El primer acto reivindicativo que se manifestó en mi vida fue la decisión que tomó mi madre al no ponerme pendientes. Recuerdo preguntar preocupada por qué no los llevaba como las demás niñas, su respuesta fue: me pareció una tontería hacerte pasar por ese sufrimiento solo para marcarte como a una oveja por ser niña. Entonces no me di cuenta de lo que significaba eso.
Volviendo a echar la vista atrás, recuerdo las repetidas discusiones sobre por qué tenía que peinarme si tenía el pelo corto como mi hermano, a lo que mi abuela, hija de su tiempo, argumentaba que no podía ir hecha unos zorros; que por qué no podía parecerme un poco a las otras niñas que iban tan arregladitas y bien compuestas.
Recuerdo también los "ay filla, que pena que seas la única chica del grupo, qué vas a hacer siempre rodeada de mozos". Uniendo todo esto, no es sorprendente que el único juego de la PlayStation que capturaba toda mi atención fuese Tomb Raider, el único personaje femenino dentro del mundo de los videojuegos que me demostraba que ser mujer no significaba sólo ser recatada, admirar la valentía de los hombres y esperar a que te dejasen participar de ella si tenías suerte y algo de gracia. Quizá Mulán, Pippi Langstrump, Xena la princesa guerrera, se salvaban del resto de patrones y "mujeres-ejemplo" que me tragué durante años por todos los canales perceptivos, siendo la esponja que se es en ese lapso de tiempo.
El segundo acto reivindicativo que recuerdo con más fuerza fue a la edad aproximada de diez años, cuando Hugo, un niño de armas tomar, se dedicaba a pegar a los niños con menos fuerza física que él, y yo, queriendo imitar a mis heroínas, pensé que a veces las mujeres también llevan capa. Le grité que era un abusón y me empujó tan fuerte que me tiró al suelo. Cuando la cuidadora del comedor se enteró por las heridas que tenía en las manos, me dijo que una niñita como yo no podía meterse con los niños, que son unos brutos y siempre iba a tener las de perder.
Ayer recordé especialmente esta anécdota de Hugo. "Una niña como yo no podía meterse con los niños porque son unos brutos y siempre iba a tener las de perder".

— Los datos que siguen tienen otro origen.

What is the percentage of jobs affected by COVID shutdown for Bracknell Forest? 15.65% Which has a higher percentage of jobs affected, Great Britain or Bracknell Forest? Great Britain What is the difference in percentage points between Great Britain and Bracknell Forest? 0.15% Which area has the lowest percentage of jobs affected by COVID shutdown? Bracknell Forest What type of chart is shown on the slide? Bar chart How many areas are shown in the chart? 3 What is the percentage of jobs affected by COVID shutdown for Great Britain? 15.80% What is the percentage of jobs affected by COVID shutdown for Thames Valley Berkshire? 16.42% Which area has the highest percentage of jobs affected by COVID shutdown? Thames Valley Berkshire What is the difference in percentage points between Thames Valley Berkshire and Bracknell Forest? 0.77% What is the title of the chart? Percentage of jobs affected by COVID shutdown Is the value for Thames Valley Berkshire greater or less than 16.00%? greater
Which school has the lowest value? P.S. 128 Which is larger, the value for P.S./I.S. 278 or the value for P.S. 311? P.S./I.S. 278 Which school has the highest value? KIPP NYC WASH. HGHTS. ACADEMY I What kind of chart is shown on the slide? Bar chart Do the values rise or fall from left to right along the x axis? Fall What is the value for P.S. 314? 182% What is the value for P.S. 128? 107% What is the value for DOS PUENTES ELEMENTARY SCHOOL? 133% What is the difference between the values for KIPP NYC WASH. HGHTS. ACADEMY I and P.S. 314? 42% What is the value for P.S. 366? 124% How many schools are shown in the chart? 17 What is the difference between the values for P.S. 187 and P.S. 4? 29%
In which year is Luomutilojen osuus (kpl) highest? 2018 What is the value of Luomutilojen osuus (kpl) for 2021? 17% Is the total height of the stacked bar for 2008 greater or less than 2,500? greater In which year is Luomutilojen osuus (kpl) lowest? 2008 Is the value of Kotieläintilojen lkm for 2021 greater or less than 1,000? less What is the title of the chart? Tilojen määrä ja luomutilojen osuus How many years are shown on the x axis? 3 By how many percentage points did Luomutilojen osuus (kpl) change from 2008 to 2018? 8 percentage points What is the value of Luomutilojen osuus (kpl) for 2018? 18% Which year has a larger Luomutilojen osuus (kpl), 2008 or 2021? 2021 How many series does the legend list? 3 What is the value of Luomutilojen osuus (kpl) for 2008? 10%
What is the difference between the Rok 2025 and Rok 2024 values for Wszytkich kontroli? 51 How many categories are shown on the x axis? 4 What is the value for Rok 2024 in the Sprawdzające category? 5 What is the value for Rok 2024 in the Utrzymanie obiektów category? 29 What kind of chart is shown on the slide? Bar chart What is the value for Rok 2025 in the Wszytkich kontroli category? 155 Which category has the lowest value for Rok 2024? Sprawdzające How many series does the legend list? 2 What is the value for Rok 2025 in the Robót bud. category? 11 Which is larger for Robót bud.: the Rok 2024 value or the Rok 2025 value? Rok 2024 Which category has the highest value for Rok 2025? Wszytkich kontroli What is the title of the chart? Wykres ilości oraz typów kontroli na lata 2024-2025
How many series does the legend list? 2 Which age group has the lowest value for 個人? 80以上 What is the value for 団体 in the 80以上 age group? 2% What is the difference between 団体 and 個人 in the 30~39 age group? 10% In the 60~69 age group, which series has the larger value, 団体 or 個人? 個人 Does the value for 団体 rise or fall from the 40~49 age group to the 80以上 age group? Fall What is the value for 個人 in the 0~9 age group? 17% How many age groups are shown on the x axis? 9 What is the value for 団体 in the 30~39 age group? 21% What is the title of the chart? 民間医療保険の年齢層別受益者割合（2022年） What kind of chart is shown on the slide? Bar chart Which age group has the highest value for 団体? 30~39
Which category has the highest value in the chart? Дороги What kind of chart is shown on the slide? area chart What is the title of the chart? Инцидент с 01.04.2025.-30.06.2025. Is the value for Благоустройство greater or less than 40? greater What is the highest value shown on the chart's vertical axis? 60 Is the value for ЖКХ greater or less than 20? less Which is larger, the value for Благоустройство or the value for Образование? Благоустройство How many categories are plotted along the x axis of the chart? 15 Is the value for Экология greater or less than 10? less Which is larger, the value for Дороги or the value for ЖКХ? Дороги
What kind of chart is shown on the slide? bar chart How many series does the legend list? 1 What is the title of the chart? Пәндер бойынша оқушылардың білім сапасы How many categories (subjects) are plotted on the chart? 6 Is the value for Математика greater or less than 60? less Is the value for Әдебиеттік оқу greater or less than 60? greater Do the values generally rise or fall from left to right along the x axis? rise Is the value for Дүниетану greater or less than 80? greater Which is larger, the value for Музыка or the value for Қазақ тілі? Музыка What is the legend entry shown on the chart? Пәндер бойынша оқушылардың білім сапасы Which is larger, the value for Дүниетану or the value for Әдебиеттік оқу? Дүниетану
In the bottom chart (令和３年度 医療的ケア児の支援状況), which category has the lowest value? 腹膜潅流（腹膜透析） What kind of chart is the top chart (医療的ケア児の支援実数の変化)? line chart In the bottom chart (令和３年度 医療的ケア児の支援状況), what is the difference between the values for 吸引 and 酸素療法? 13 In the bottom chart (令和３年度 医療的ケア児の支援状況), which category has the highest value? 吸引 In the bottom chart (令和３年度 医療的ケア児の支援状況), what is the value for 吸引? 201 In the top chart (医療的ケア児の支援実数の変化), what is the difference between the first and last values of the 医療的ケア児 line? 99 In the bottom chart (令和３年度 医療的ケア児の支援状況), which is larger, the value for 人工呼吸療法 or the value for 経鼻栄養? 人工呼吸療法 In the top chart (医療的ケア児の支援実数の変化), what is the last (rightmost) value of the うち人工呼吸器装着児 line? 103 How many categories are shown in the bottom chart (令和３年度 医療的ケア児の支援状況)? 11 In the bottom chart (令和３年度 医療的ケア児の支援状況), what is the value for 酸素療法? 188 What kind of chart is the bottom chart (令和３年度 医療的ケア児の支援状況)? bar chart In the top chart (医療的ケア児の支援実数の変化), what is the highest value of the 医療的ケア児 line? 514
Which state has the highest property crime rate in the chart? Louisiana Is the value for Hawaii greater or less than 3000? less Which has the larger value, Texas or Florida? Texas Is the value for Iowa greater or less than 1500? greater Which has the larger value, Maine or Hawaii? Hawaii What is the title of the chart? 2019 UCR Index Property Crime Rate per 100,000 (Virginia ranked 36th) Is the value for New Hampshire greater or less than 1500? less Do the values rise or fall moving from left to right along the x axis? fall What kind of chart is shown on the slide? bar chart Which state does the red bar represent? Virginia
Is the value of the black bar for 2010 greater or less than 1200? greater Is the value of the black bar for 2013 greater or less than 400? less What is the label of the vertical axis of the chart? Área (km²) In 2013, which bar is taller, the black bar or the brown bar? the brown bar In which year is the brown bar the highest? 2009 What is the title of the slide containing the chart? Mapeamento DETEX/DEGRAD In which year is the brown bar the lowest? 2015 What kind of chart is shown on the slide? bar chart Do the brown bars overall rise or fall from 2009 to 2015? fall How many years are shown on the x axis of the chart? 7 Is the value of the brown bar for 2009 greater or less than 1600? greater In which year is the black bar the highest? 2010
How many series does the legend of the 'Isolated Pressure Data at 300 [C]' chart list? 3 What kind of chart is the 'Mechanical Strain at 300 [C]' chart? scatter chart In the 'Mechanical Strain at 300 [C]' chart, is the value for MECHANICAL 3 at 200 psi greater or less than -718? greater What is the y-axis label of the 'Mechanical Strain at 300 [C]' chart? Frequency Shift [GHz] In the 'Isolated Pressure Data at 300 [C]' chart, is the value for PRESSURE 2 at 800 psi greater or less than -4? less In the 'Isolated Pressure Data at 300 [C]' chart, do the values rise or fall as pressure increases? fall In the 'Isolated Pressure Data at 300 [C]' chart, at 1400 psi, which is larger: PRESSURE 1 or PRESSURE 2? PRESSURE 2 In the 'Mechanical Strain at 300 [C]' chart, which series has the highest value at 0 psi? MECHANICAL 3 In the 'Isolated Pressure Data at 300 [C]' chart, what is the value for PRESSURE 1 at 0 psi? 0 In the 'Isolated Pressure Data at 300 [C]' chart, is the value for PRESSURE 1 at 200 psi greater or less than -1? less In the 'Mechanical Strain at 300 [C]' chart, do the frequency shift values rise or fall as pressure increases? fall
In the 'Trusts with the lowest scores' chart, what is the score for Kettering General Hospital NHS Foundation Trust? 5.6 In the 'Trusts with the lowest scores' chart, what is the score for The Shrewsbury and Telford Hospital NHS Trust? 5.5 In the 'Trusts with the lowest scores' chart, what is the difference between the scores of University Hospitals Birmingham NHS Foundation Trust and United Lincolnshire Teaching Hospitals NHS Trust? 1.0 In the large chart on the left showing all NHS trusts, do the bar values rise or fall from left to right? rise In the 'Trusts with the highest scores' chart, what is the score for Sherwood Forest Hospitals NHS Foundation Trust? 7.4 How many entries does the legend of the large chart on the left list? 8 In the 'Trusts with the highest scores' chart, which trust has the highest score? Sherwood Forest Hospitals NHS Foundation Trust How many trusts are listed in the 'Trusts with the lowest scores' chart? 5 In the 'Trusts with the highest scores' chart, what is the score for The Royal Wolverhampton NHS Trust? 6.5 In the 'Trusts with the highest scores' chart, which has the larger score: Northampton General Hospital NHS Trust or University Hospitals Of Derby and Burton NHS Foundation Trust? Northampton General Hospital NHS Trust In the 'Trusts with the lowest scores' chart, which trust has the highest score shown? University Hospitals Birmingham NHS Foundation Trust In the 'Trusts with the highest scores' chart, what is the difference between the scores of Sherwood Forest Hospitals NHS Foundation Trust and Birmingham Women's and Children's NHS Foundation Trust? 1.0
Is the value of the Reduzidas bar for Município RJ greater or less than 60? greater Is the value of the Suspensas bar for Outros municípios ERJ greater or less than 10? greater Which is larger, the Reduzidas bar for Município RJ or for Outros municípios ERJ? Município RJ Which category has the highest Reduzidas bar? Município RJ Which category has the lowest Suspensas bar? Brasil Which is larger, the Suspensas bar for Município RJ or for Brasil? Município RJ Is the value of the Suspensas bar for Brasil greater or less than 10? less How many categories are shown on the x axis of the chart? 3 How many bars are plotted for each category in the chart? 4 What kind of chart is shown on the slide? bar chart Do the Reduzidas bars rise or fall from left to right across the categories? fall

Aunque durante muchos años la sociedad me hizo beber del machismo, por h o por b, un día recuperé la capa y me puse las gafas moradas. Ayer pensé que aquel día Hugo me ganó y me tiró al suelo. Hugo me hizo mucho daño. Hugo me hizo llorar de rabia e impotencia. Pero agradezco a Hugo que me hiciese vivir ese aterrizaje forzoso, porque Hugo no sabe que regó la semilla que hace que hoy en día no pase ni una más. Que me hizo coger el primer libro feminista. Que me hizo bajar a la primera manifestación del ocho de marzo. Que hizo que no me callase en las discusiones familiares y en los debates de calle. Que me ha hecho hermana y amiga de todas las mujeres. Que me une en una lucha que tiene un enemigo muy claro: el patriarcado.
Lo que sucede es que este ejemplo infantil no dista tanto de lo que sucedió ayer y sucede todos los días cada dos minutos. Solo que no es la cuidadora del comedor la que nos recuerda que "es lo que hay", no, mucho peor, es la sociedad. Son los órganos judiciales. Es el estado que nos debería amparar y no lo hace.
Ayer, por un momento, sentí que una vez más el sistema patriarcal le marcaba un gol(pe) insoportable al feminismo, a todas nosotras. Un golpe que desinfla, enfada, conmociona, desanima. Un golpe que duele como un empujón muy fuerte contra el suelo cuando tienes diez años. Y fue entonces cuando pensé que esto no hace más que regar la semilla de todas y cada una de las mujeres que empujamos cada día estas cadenas, estos pendientes, los nudos del pelo y los prejuicios. Estos golpes hacen que cada mañana cojamos con más ganas la capa y regalemos gafas moradas para que el día de mañana nuestras hijas, sean las brujas que no conozcan la hoguera. Y es entonces cuando por un momento vuelvo a ver la luz al final del túnel; cuando sé que esto gritará más fuerte y con más voces: tranquila, hermana, aquí está tu manada.